Although he may never have planned to end up here, Parise is glad he did. He spent a lot of time with his father, former North Stars standout J.P. Parise, who died in January 2015.

Zach Parise takes pride in having an impact on the Wild, but it’s also simply what he demands of himself. Actually, he feels capable of doing more.

“I don’t care that I’m 35,” he said. “I don’t feel like I’m 35. I feel good, and so I expect to stay at that level.”

Still, personal achievements tell only part of the story.

Even though he’ll go down as the 344th skater, 347th player and just eighth Minnesota-born NHLer to log 1,000 games, Parise will judge most of his career on what he did in the playoffs.

“His burning desire to win a Stanley Cup overrules everything,” Arnott said.

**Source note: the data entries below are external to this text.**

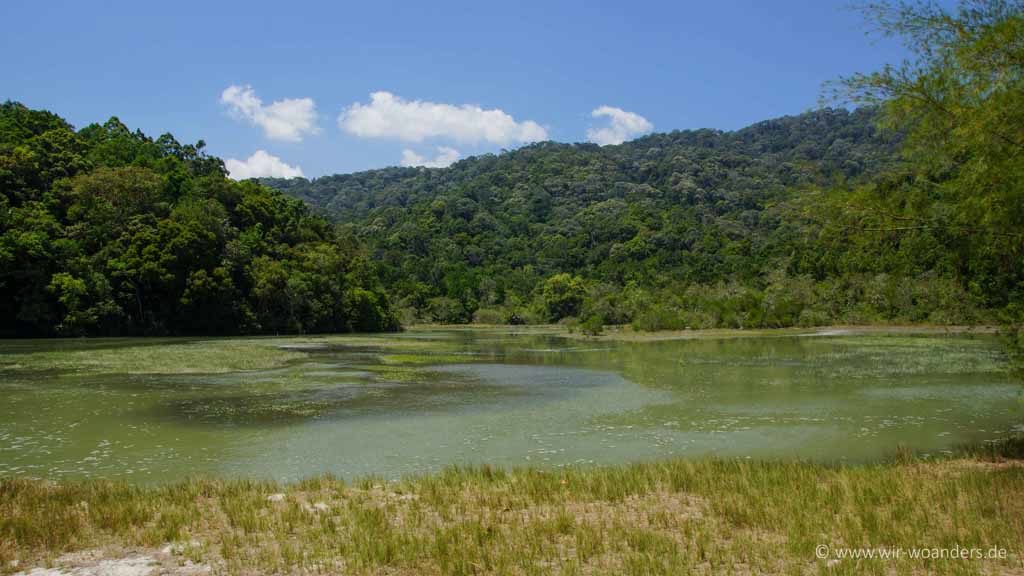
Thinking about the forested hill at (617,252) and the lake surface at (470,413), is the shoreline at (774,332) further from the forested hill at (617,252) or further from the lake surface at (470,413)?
the lake surface at (470,413)

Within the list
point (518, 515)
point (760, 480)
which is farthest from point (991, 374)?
point (518, 515)

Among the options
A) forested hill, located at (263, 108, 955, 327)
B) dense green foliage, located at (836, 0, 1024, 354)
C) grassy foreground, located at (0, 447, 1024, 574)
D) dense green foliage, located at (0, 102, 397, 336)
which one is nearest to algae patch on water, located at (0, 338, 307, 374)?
dense green foliage, located at (0, 102, 397, 336)

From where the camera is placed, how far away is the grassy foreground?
7.21 meters

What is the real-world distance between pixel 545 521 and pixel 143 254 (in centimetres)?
6781

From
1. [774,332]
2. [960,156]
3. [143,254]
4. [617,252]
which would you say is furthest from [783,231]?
[617,252]

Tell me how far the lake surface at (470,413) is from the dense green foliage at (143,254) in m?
25.8

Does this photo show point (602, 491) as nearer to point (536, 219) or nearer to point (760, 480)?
point (760, 480)

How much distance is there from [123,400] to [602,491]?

Right before he came to the Wild, Parise got close — losing in the 2012 Stanley Cup Final in six games. He remembers the trek as an unbelievable experience and one he wants the people he’s surrounded by now to feel for themselves.

“There’s nothing like it,” Parise said. “There’s really nothing like it.”

That’s why 1,000 games aren’t the end for Parise. The milepost is just the beginning of what else is to come.

“It’s been awesome,” he said. “[But] I do think we all look at how much better it could be.”